** Task to carry out **
Copy the data unchanged, starting at the line that contains "How widely are" and continuing through the end of the data. Omit the pictures.

··· Records provided

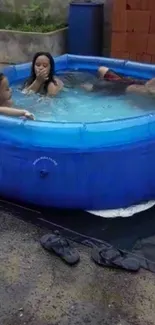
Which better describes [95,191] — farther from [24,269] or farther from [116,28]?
[116,28]

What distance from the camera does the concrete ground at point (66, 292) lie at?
234 centimetres

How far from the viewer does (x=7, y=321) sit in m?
2.30

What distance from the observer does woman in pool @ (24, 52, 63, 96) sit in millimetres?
4667

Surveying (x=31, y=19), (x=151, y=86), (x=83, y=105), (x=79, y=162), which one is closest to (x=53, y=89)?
(x=83, y=105)

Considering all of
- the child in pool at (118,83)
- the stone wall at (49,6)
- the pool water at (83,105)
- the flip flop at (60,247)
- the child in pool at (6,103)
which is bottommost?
the flip flop at (60,247)

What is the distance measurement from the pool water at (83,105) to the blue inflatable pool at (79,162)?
4.19ft

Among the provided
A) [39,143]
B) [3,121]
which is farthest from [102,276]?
[3,121]

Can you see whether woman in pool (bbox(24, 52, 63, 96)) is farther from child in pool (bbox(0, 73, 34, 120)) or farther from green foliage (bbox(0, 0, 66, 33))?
green foliage (bbox(0, 0, 66, 33))

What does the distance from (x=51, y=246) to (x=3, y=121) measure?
1080 mm

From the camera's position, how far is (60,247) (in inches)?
114

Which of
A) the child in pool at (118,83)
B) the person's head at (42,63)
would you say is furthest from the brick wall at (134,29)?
the person's head at (42,63)

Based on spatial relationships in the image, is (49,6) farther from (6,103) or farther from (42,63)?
(6,103)

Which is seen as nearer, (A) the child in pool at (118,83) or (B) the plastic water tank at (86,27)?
(A) the child in pool at (118,83)

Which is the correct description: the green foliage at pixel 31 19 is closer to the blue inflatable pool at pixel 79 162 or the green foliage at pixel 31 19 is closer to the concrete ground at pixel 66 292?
the blue inflatable pool at pixel 79 162
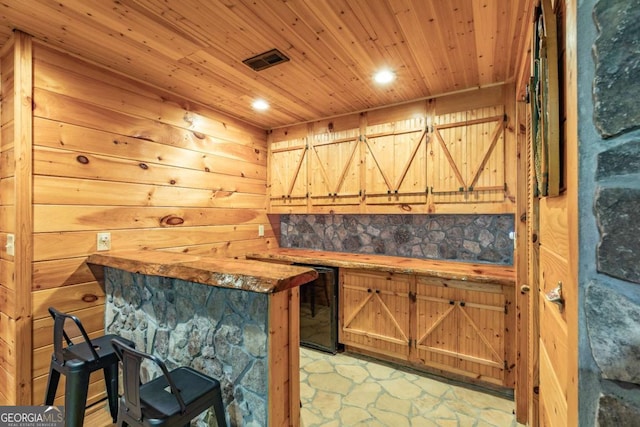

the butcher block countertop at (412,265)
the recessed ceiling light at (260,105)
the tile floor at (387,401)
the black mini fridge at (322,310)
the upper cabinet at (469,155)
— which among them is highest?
the recessed ceiling light at (260,105)

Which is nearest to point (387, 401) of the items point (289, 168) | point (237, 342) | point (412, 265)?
point (412, 265)

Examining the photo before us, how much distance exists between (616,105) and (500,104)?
221 centimetres

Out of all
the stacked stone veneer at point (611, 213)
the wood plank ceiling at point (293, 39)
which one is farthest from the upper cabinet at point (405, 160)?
the stacked stone veneer at point (611, 213)

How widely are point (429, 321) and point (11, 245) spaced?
3.10 m

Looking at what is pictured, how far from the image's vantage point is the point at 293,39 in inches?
76.1

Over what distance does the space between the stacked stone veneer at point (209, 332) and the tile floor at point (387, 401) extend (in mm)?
777

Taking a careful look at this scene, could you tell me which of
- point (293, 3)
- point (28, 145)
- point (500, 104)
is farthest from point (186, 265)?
point (500, 104)

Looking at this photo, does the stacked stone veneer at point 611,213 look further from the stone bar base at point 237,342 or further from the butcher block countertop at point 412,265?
the butcher block countertop at point 412,265

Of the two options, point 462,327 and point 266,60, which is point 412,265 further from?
point 266,60

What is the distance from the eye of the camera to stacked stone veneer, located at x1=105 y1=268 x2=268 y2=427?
1.51m

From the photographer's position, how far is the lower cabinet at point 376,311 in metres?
2.72

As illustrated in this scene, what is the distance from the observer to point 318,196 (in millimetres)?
3506

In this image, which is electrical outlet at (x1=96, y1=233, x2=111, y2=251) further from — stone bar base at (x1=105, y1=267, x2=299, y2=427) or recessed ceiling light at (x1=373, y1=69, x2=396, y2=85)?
recessed ceiling light at (x1=373, y1=69, x2=396, y2=85)

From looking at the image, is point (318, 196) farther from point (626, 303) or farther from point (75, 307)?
point (626, 303)
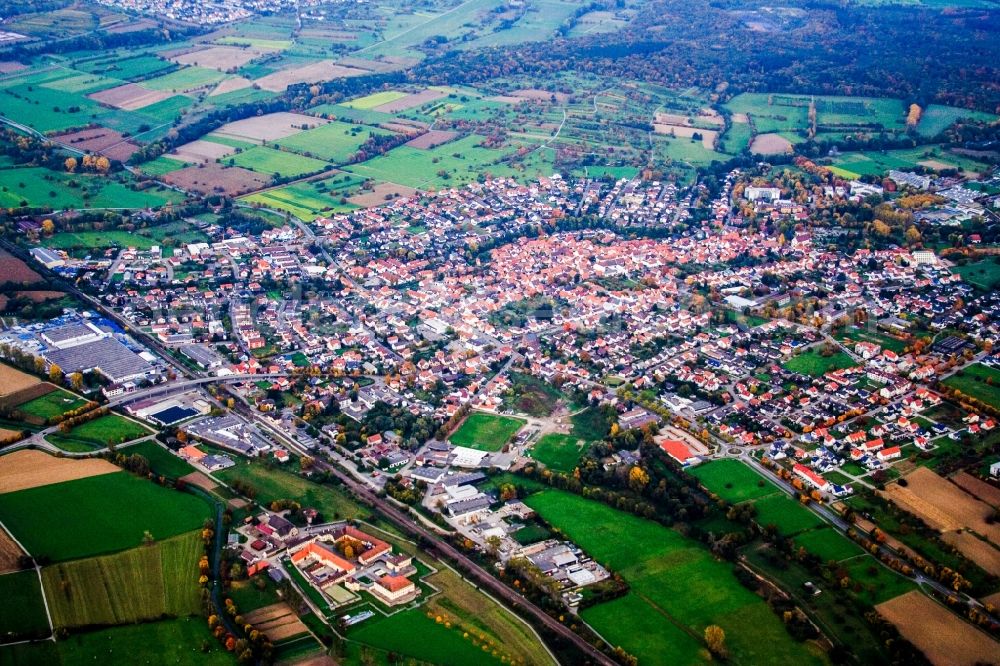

······

** Correct response **
How widely are point (429, 321) and point (11, 245) spaced?
3.10 m

Looking at what is pictured, how far from the image's vantage point is the point at 293,39 in inches?
76.1

Over what distance does the space between the stacked stone veneer at point (209, 332) and the tile floor at point (387, 401) extend (in mm)?
777

Taking a careful look at this scene, could you tell me which of
- point (293, 3)
- point (28, 145)
- point (500, 104)
is farthest from point (186, 265)?
point (500, 104)

Looking at this photo, does the stacked stone veneer at point 611,213 look further from the stone bar base at point 237,342 or further from the butcher block countertop at point 412,265?
the butcher block countertop at point 412,265

Of the two options, point 462,327 and point 266,60, which is point 412,265 further from?
point 266,60

What is the distance from the eye of the camera to stacked stone veneer, located at x1=105 y1=268 x2=268 y2=427?
1.51m

From the photographer's position, how far is the lower cabinet at point 376,311 in metres?
2.72

As illustrated in this scene, what is the distance from the observer to point 318,196 (in millimetres)?
3506

In this image, which is electrical outlet at (x1=96, y1=233, x2=111, y2=251) further from — stone bar base at (x1=105, y1=267, x2=299, y2=427) or recessed ceiling light at (x1=373, y1=69, x2=396, y2=85)?
recessed ceiling light at (x1=373, y1=69, x2=396, y2=85)

From looking at the image, is point (318, 196) farther from point (626, 303) or farther from point (75, 307)?
point (626, 303)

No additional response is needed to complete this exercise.